▸ Short task: Return all of the rows below verbatim, with nothing added, dropped, or changed.
>> START
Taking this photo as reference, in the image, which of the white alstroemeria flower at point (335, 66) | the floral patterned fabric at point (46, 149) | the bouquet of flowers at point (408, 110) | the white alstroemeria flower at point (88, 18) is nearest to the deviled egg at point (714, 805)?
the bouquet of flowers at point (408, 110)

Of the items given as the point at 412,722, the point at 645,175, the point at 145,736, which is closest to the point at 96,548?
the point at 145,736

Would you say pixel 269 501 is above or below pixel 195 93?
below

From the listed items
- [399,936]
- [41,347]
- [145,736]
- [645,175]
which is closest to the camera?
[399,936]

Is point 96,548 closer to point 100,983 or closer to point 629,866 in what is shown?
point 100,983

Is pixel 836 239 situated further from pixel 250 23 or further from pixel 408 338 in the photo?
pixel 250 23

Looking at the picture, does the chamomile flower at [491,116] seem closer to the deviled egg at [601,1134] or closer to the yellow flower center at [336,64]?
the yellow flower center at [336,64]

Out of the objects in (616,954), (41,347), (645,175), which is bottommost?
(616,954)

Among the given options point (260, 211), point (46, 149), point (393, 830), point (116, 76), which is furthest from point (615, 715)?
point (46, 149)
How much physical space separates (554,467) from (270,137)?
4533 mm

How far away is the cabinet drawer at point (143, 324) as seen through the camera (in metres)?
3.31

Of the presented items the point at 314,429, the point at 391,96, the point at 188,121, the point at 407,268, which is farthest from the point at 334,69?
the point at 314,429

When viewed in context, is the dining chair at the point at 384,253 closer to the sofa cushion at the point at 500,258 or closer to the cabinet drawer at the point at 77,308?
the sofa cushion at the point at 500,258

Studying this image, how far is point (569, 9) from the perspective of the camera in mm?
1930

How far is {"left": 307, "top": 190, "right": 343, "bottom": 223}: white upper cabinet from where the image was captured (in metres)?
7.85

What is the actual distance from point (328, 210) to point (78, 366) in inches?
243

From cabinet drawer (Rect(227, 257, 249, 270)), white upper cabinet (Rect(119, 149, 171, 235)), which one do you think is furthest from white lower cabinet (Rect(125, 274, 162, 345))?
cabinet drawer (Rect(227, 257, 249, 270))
>> END
▸ Finished task:
Taking this photo as reference, in the image, which of the white alstroemeria flower at point (335, 66) | the floral patterned fabric at point (46, 149) | the bouquet of flowers at point (408, 110) | the white alstroemeria flower at point (88, 18) is nearest to the deviled egg at point (714, 805)?
the bouquet of flowers at point (408, 110)

Of the items given as the point at 412,722, the point at 645,175, the point at 145,736, which is closest to the point at 96,548?
the point at 145,736

Would you say pixel 269 501 is above or below pixel 195 93?
below

From the listed items
- [399,936]
- [41,347]
- [145,736]
- [645,175]
which is closest to the camera?
[399,936]

Is point 96,548 closer to point 100,983 or closer to point 629,866 in what is shown?
point 100,983

Is pixel 836 239 situated further from pixel 250 23 or further from pixel 408 338 in the photo?
pixel 250 23

Looking at the picture, does the chamomile flower at [491,116] seem closer to the deviled egg at [601,1134] or closer to the yellow flower center at [336,64]?
the yellow flower center at [336,64]

Out of the objects in (616,954), (41,347), (645,175), which is bottommost?
(616,954)

Among the given options point (260, 211), point (46, 149), point (393, 830), point (116, 76), which is furthest from point (615, 715)?
point (46, 149)
How much physical space separates (554,467) from (270,137)?
4533 mm

How far away is the cabinet drawer at point (143, 324) as seen through the camera (in metres)?
3.31

Of the presented items the point at 314,429, the point at 391,96, the point at 188,121, the point at 407,268, which is farthest from the point at 334,69?
the point at 314,429

When viewed in context, is the dining chair at the point at 384,253 closer to the sofa cushion at the point at 500,258 or closer to the cabinet drawer at the point at 77,308?
the sofa cushion at the point at 500,258

Studying this image, how far is point (569, 9) from the perspective of the camera in mm?
1930

How far is {"left": 307, "top": 190, "right": 343, "bottom": 223}: white upper cabinet from where the image was captured (in metres)?
7.85

What is the actual distance from point (328, 210) to point (78, 366) in inches?
243

From cabinet drawer (Rect(227, 257, 249, 270)), white upper cabinet (Rect(119, 149, 171, 235)), which one do you think is furthest from white lower cabinet (Rect(125, 274, 162, 345))?
cabinet drawer (Rect(227, 257, 249, 270))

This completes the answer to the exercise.